> _PROBLEM REQUIREMENTS_
Locate each line in the data below that contains the string "instances", and copy those lines out in full. Case matters.

> _PROVIDED DATA_
......

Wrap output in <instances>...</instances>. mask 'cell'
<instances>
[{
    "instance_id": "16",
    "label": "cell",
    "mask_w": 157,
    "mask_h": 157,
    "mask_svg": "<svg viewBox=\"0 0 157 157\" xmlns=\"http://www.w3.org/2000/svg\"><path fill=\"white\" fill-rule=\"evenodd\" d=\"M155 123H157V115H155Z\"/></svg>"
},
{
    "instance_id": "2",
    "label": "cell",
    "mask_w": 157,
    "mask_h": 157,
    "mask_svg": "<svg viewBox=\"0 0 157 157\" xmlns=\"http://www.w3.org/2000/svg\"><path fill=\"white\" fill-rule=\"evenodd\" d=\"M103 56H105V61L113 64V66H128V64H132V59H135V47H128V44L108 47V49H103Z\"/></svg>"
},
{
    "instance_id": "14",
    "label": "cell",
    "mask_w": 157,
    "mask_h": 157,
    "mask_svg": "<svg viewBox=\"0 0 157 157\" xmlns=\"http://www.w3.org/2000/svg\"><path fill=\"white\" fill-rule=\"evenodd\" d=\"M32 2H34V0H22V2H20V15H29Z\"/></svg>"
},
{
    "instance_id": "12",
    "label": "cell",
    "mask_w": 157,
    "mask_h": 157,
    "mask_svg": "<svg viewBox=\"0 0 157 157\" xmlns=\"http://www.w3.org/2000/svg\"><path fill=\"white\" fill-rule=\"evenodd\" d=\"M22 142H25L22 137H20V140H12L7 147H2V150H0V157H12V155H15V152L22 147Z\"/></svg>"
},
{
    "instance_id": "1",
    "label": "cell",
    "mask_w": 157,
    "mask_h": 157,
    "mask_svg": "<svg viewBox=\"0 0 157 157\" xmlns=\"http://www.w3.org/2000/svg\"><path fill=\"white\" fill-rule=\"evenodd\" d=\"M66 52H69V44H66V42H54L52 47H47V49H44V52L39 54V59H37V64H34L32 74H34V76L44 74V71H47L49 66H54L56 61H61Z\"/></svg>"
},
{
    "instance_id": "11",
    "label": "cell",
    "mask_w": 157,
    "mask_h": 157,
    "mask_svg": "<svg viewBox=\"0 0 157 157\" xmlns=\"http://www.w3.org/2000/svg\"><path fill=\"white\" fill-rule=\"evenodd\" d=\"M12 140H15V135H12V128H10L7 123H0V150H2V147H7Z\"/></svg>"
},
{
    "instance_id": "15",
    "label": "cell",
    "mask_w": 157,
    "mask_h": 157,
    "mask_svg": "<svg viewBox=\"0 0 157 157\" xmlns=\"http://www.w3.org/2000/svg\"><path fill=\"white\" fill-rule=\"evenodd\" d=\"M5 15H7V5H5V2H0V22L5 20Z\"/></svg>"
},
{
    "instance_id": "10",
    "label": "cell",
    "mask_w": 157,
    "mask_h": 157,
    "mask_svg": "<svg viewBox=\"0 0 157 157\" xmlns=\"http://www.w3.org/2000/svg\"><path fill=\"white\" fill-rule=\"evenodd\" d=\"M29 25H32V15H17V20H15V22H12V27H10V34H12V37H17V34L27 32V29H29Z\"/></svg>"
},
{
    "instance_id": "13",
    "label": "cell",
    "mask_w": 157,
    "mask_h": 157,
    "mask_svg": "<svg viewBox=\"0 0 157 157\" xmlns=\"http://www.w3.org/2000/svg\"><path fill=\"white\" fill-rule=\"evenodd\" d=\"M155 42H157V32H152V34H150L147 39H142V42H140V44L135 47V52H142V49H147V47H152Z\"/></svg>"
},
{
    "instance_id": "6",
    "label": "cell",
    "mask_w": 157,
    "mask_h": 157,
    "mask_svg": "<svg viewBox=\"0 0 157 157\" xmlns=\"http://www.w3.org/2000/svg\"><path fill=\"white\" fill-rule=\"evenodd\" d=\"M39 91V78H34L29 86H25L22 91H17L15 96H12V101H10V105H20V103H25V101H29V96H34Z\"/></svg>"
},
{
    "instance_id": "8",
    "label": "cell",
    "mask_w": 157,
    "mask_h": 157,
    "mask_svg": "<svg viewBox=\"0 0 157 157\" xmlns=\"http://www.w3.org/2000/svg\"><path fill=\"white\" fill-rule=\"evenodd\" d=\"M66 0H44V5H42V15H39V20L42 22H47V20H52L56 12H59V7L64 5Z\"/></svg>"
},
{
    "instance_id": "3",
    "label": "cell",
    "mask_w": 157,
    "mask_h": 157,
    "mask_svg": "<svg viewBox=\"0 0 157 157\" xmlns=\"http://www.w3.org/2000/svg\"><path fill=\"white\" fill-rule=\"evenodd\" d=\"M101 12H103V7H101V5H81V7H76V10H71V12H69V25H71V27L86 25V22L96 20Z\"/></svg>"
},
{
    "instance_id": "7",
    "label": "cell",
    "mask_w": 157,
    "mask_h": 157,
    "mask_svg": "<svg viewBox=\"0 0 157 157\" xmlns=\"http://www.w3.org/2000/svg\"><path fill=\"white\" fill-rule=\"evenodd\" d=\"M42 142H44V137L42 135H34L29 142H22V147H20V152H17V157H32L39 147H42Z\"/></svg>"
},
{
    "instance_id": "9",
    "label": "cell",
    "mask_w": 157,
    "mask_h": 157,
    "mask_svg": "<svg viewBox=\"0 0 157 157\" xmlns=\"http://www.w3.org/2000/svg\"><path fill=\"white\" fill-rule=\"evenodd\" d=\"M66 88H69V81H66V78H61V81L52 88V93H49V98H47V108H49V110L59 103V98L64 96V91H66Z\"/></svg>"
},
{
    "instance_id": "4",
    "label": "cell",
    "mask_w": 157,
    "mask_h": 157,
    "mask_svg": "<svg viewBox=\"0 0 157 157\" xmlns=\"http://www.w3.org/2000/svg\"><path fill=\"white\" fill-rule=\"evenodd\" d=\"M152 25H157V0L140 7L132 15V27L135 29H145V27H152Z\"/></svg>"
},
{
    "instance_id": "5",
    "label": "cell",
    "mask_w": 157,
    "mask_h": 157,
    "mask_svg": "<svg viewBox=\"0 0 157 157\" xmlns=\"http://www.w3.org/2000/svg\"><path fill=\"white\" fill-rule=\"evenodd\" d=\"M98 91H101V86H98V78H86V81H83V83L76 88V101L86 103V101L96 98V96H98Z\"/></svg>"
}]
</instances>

......

> _THE SOLUTION_
Wrap output in <instances>...</instances>. mask 'cell'
<instances>
</instances>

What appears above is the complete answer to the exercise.